* Re: [PATCH] x86/microcode: Prevent attempting updates known to fail
[not found] <20230531175119.10830-1-alejandro.vallejo@cloud.com>
@ 2023-06-01 10:54 ` Andrew Cooper
2023-06-02 13:19 ` Alejandro Vallejo
2023-06-02 20:35 ` Andrew Cooper
0 siblings, 2 replies; 5+ messages in thread
From: Andrew Cooper @ 2023-06-01 10:54 UTC (permalink / raw)
To: Alejandro Vallejo, Xen-devel; +Cc: Jan Beulich, Roger Pau Monné, Wei Liu
On 31/05/2023 6:51 pm, Alejandro Vallejo wrote:
> diff --git a/xen/arch/x86/cpu/microcode/core.c b/xen/arch/x86/cpu/microcode/core.c
> index cd456c476f..e507945932 100644
> --- a/xen/arch/x86/cpu/microcode/core.c
> +++ b/xen/arch/x86/cpu/microcode/core.c
> @@ -697,6 +697,17 @@ static long cf_check microcode_update_helper(void *data)
> return ret;
> }
>
> +static bool this_cpu_can_install_update(void)
> +{
> + uint64_t mcu_ctrl;
> +
> + if ( !cpu_has_mcu_ctrl )
> + return true;
> +
> + rdmsrl(MSR_MCU_CONTROL, mcu_ctrl);
> + return !(mcu_ctrl & MCU_CONTROL_DIS_MCU_LOAD);
> +}
> +
> int microcode_update(XEN_GUEST_HANDLE(const_void) buf, unsigned long len)
> {
> int ret;
> @@ -708,6 +719,22 @@ int microcode_update(XEN_GUEST_HANDLE(const_void) buf, unsigned long len)
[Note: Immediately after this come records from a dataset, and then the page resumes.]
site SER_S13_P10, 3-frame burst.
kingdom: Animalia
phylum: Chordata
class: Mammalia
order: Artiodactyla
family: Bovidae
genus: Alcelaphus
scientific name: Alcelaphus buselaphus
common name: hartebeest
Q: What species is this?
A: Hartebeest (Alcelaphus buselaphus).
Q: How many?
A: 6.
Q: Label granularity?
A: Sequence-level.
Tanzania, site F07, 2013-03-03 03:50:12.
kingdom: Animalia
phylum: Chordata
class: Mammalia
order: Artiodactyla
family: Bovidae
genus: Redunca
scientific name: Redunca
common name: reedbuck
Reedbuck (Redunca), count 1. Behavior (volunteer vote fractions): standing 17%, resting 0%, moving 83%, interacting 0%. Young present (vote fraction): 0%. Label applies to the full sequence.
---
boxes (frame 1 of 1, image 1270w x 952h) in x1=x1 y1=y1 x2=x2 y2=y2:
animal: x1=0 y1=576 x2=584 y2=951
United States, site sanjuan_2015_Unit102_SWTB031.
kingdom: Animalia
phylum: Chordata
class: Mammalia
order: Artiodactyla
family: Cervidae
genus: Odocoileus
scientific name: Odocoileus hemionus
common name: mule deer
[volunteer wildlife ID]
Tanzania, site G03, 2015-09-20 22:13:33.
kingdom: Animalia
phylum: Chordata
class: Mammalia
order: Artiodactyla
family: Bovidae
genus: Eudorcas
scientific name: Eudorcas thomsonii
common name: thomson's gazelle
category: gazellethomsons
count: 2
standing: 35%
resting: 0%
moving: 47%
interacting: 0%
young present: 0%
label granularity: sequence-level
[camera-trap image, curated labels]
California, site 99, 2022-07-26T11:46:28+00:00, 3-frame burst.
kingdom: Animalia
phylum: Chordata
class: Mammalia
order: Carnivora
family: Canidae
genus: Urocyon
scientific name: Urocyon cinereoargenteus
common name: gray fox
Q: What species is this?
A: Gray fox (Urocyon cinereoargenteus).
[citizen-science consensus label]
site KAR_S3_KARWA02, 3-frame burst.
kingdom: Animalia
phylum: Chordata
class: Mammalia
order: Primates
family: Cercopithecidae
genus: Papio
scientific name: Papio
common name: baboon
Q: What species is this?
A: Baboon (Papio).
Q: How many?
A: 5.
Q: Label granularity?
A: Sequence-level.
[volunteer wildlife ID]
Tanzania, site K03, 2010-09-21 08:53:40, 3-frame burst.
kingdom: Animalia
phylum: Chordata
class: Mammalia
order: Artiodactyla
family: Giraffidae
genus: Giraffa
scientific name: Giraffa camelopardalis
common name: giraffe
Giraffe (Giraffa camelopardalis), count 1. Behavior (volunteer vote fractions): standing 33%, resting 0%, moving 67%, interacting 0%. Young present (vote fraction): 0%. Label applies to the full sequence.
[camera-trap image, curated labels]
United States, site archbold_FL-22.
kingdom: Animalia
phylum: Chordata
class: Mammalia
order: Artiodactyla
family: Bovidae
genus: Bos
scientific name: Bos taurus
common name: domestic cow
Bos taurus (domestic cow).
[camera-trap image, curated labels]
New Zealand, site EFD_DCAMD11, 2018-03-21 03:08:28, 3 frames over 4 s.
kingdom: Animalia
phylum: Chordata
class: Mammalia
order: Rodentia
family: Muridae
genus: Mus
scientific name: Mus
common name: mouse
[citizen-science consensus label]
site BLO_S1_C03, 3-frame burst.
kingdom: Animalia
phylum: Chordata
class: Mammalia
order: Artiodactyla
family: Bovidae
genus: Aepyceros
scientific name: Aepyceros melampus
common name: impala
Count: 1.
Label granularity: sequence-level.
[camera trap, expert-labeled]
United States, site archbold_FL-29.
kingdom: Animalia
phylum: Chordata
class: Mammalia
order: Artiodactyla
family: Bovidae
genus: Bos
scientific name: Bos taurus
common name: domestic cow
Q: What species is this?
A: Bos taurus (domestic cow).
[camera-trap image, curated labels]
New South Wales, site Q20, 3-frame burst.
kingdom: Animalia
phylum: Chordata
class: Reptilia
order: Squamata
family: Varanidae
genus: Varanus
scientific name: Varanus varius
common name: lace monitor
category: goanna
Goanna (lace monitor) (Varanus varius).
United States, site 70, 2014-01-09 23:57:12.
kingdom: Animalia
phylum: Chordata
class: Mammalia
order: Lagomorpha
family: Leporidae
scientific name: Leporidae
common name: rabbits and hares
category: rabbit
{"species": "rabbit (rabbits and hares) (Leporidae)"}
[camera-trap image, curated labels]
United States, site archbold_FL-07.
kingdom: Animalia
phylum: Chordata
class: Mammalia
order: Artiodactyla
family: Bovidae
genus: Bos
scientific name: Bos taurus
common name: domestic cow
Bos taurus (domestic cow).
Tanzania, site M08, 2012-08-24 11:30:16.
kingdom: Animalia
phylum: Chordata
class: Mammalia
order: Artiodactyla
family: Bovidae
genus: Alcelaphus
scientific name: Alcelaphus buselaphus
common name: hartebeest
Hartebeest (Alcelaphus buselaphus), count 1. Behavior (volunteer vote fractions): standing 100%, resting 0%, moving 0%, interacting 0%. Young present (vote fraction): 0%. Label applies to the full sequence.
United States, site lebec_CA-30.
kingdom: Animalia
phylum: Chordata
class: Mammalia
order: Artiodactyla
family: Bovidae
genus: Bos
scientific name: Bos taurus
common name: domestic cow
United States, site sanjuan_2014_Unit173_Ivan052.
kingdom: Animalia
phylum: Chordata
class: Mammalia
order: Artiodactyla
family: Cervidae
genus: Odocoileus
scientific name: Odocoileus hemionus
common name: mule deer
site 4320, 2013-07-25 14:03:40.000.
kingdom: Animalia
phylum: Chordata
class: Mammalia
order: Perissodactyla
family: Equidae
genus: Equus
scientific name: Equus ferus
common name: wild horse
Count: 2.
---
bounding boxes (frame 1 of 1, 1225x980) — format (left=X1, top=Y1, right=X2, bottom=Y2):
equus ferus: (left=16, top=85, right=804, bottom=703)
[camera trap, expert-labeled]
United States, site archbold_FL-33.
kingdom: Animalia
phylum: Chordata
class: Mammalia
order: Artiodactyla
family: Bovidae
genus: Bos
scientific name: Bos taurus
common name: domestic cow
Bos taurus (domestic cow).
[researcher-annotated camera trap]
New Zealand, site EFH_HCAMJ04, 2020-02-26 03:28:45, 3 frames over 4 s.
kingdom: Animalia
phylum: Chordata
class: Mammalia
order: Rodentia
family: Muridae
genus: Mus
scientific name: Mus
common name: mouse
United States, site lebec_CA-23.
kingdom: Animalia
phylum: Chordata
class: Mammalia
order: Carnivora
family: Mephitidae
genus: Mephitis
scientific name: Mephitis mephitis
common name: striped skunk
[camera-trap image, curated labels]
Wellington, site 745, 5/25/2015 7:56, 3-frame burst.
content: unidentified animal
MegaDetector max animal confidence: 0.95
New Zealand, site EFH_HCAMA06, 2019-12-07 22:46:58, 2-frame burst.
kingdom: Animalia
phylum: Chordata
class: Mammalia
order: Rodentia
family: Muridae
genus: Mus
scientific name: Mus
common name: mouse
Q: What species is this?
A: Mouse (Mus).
> if ( !ucode_ops.apply_microcode )
> return -EINVAL;
>
> + if ( !this_cpu_can_install_update() )
> + {
> + /*
> + * This CPU can't install microcode, so it makes no sense to try to
> + * go on. We're implicitly trusting firmware sanity in that all
> + * CPUs are expected to have a homogeneous setting. If, for some
> + * reason, another CPU happens to be locked down when this one
> + * isn't then unpleasantness will follow. In particular, some CPUs
> + * will be updated while others will not. A very stern message will
> + * be displayed in xl-dmesg that case, strongly advising to reboot the
> + * machine.
> + */
> + printk("WARNING: microcode not installed due to DIS_MCU_LOAD=1");
> + return -EACCES;
> + }
I had something else in mind here. Right now, this will read
MSR_MCU_CONTROL and emit a printk() on every microcode load, which will
be every AP, and every time the user uses the xen-ucode tool.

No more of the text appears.